PROBLEM DESCRIPTION — Reprint all of the data below exactly as shown and skip every image.

[Data extracted from a collection]

# # #

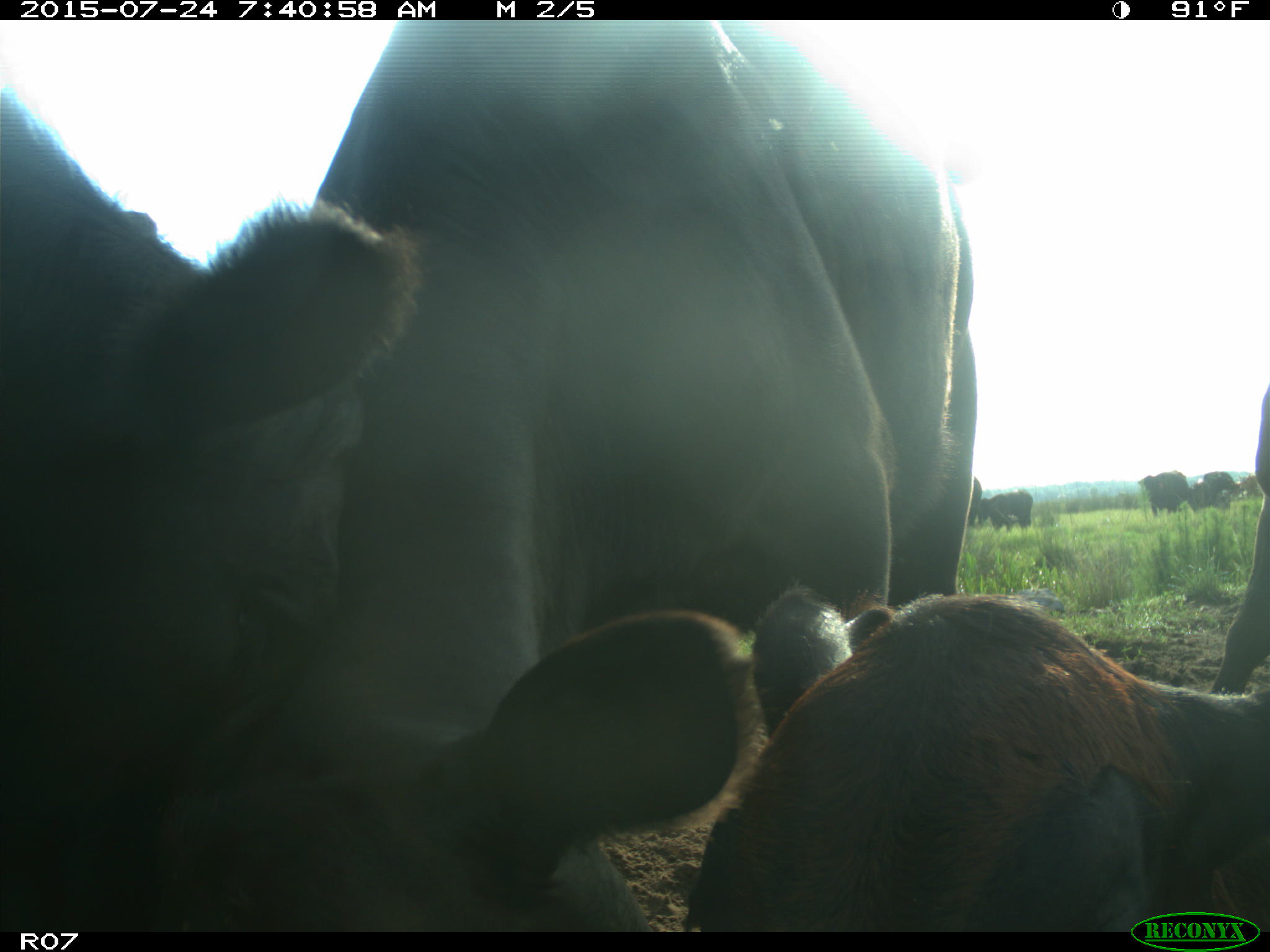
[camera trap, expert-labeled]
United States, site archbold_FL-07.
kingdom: Animalia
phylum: Chordata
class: Mammalia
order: Artiodactyla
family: Bovidae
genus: Bos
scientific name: Bos taurus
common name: domestic cow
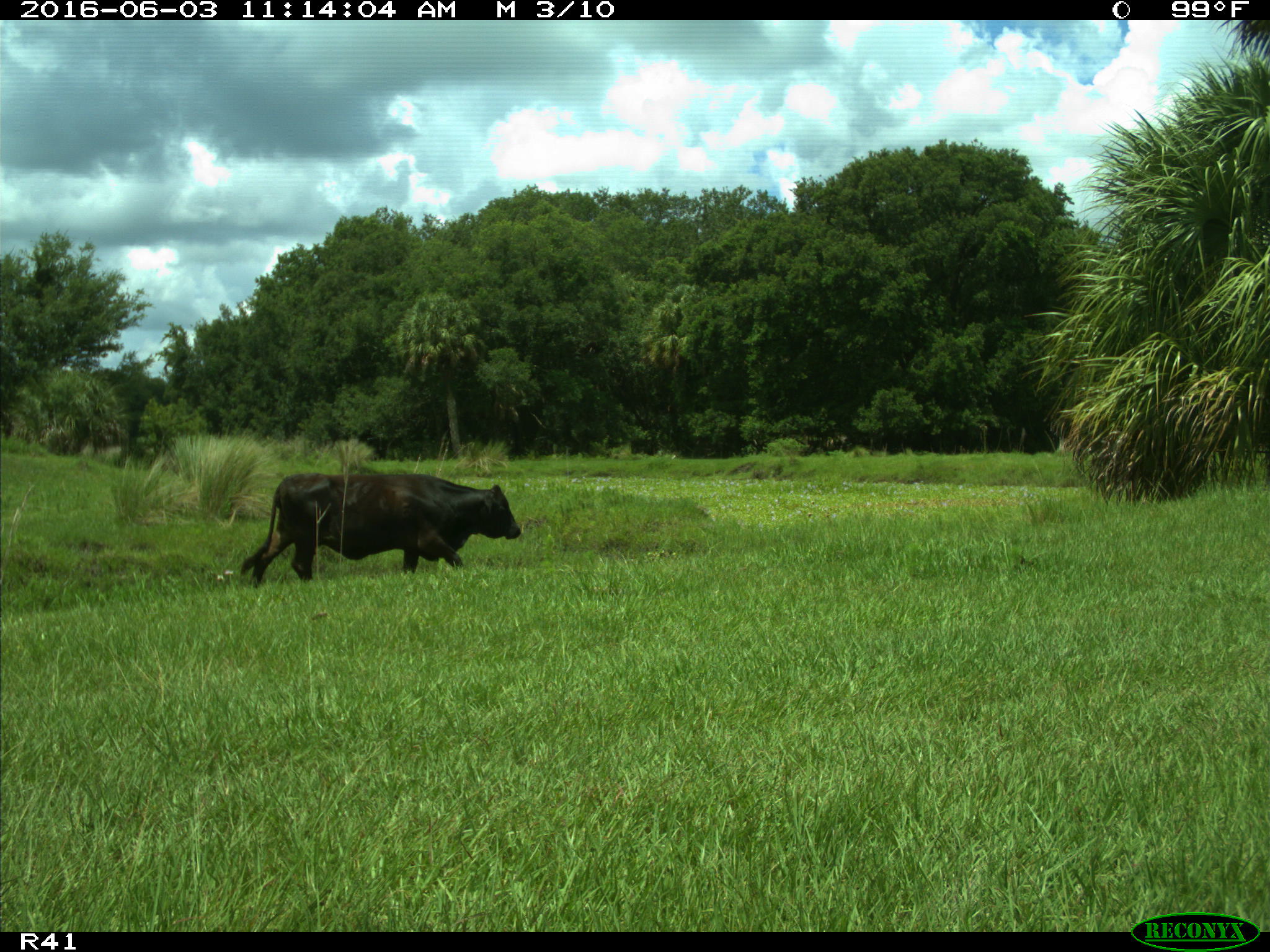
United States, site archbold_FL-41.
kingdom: Animalia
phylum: Chordata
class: Mammalia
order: Artiodactyla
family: Bovidae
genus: Bos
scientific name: Bos taurus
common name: domestic cow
Bos taurus (domestic cow).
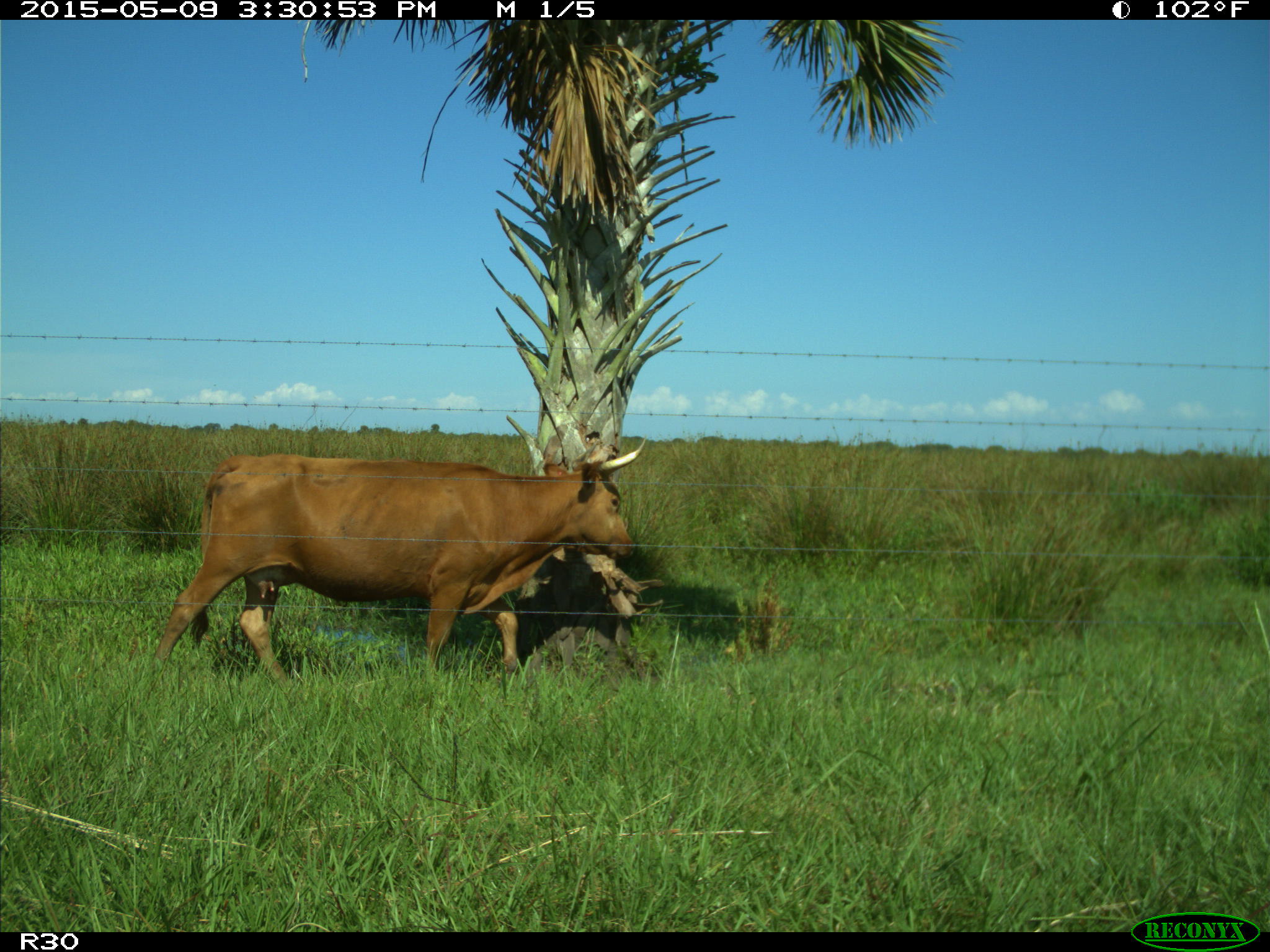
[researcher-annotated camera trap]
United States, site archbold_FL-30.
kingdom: Animalia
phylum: Chordata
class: Mammalia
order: Artiodactyla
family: Bovidae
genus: Bos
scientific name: Bos taurus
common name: domestic cow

# # #

YOUR SOLUTION —
[camera trap, expert-labeled]
United States, site archbold_FL-07.
kingdom: Animalia
phylum: Chordata
class: Mammalia
order: Artiodactyla
family: Bovidae
genus: Bos
scientific name: Bos taurus
common name: domestic cow
United States, site archbold_FL-41.
kingdom: Animalia
phylum: Chordata
class: Mammalia
order: Artiodactyla
family: Bovidae
genus: Bos
scientific name: Bos taurus
common name: domestic cow
Bos taurus (domestic cow).
[researcher-annotated camera trap]
United States, site archbold_FL-30.
kingdom: Animalia
phylum: Chordata
class: Mammalia
order: Artiodactyla
family: Bovidae
genus: Bos
scientific name: Bos taurus
common name: domestic cow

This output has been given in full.